Elevage de poissons : l’UE autorise les farines animales

Dix ans après le scandale de la vache folle, la Commission européenne autorise l'utilisation des farines animales dans l'alimentation des poissons - -
Alors que l’enquête se poursuit dans l’affaire des lasagnes à la viande de cheval, la Commission européenne a annoncé jeudi que les farines animales, interdites dans l'Union européenne après la crise de la vache folle, seront à nouveau autorisées à compter du 1er juin. A partir de cette date, les poissons d'élevage et autres animaux de l'aquaculture pourront à nouveau être nourris avec des farines de porc et de volaille. Cette mesure qui avait été approuvée par les experts des Etats membres en juillet 2012.
La commission a estimé, sur la base d’études scientifiques récentes, qu’il n’y avait pas de danger, à condition qu'il n'y ait pas de cannibalisme. Le problème du poisson d'élevage, c'est qu'il faut les nourrir avec beaucoup de poisson. Selon Greenpeace, pour un kilo de saumon ou de bar, il faut quatre kilos de farine de petits poissons, harengs, sardines, etc.

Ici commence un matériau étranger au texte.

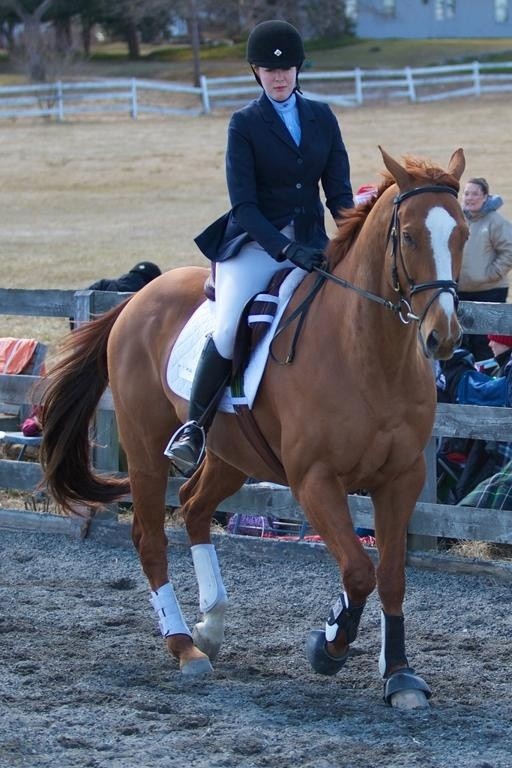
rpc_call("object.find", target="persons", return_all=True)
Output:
[427,334,511,512]
[457,175,512,347]
[157,17,358,468]
[69,262,163,330]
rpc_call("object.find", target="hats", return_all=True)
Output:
[488,335,512,347]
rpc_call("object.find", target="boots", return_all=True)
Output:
[170,332,232,474]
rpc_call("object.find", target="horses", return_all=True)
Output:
[30,145,470,712]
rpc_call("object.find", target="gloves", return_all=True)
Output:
[286,242,324,273]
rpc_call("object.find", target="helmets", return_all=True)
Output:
[129,262,159,279]
[246,20,305,69]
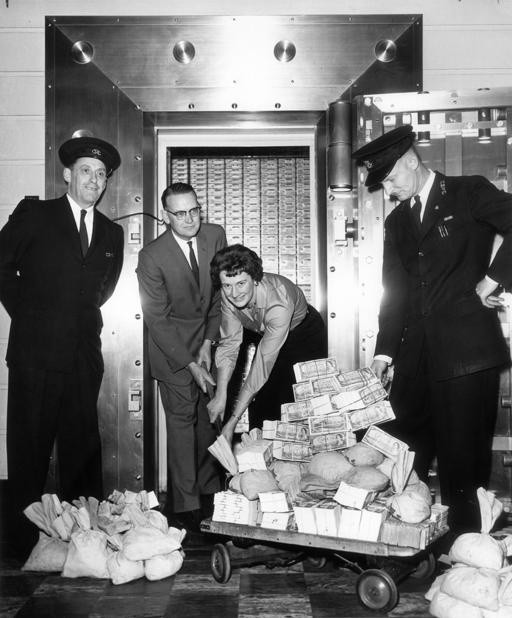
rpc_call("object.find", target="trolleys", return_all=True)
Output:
[200,359,450,613]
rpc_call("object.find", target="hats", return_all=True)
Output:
[351,125,416,187]
[58,130,121,176]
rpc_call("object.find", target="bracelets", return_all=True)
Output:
[232,414,240,420]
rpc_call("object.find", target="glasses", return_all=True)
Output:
[165,201,202,220]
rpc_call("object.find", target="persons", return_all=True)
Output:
[325,360,335,373]
[298,427,309,442]
[135,181,231,531]
[205,243,323,449]
[333,432,345,449]
[349,125,512,555]
[2,136,124,550]
[389,439,401,454]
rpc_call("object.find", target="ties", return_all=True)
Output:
[79,210,88,257]
[187,241,199,286]
[412,195,422,231]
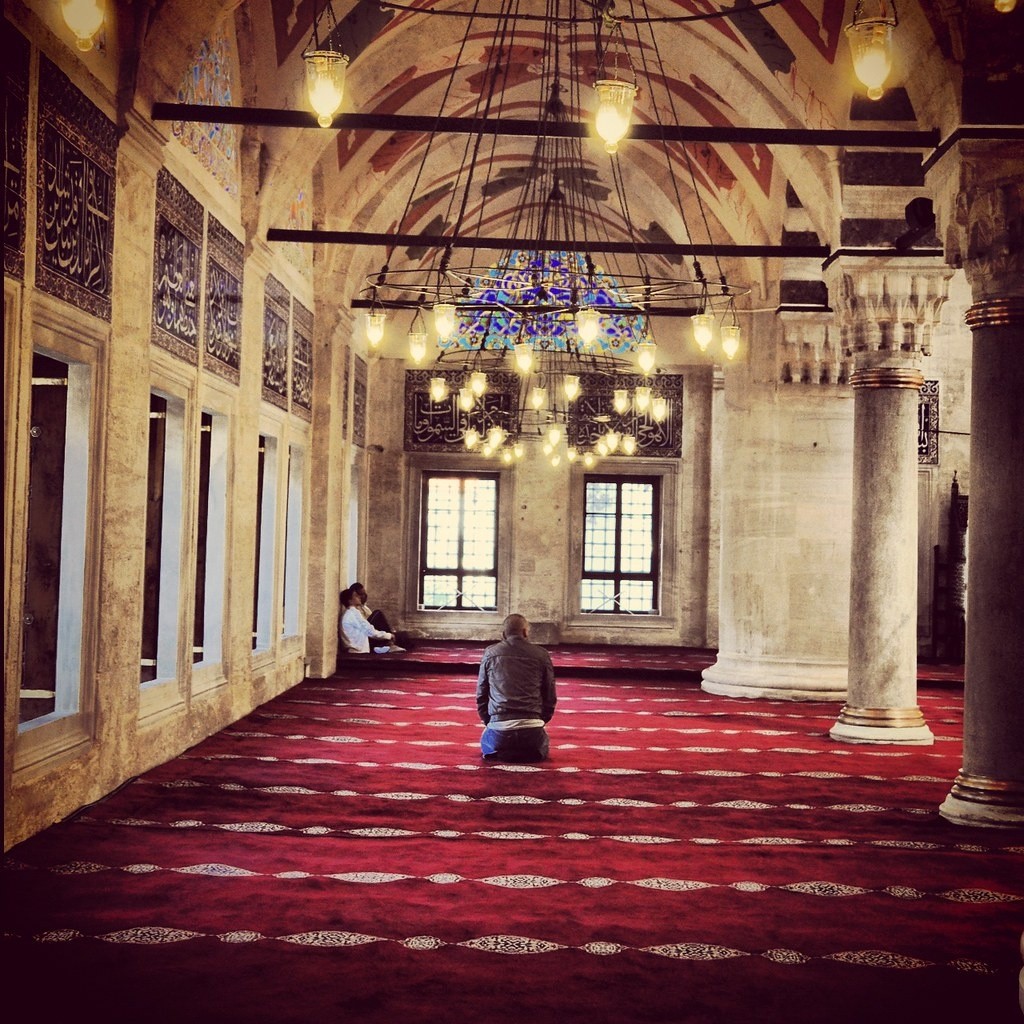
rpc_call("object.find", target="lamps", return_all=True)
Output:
[59,0,105,51]
[351,0,750,466]
[843,0,899,101]
[301,0,350,130]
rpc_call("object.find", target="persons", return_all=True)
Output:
[475,613,559,761]
[339,582,408,654]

Comme les farines de viande coûtent moins cher à produire que les farines de poisson, la Commission européenne espère que les pisciculteurs pourront y gagner.
« On veut faire plaisir aux agro-industries »
José Bové, eurodéputé écologiste, ne décolère pas. « Les farines animales ont été interdites, ça a été un énorme scandale, on a eu des trafics entre les différents pays ». Le député soupçonne la Commission européenne de « faire plaisir aux agro-industries » pour des motifs économiques, une fois que l’attention du public est relâchée : « les déchets des abattoirs sont moins chers. Je vais demander aux commissaires européens qu’on étiquette "poisson nourri aux farines animales", on verra si les gens en mangent » ironise-t-il.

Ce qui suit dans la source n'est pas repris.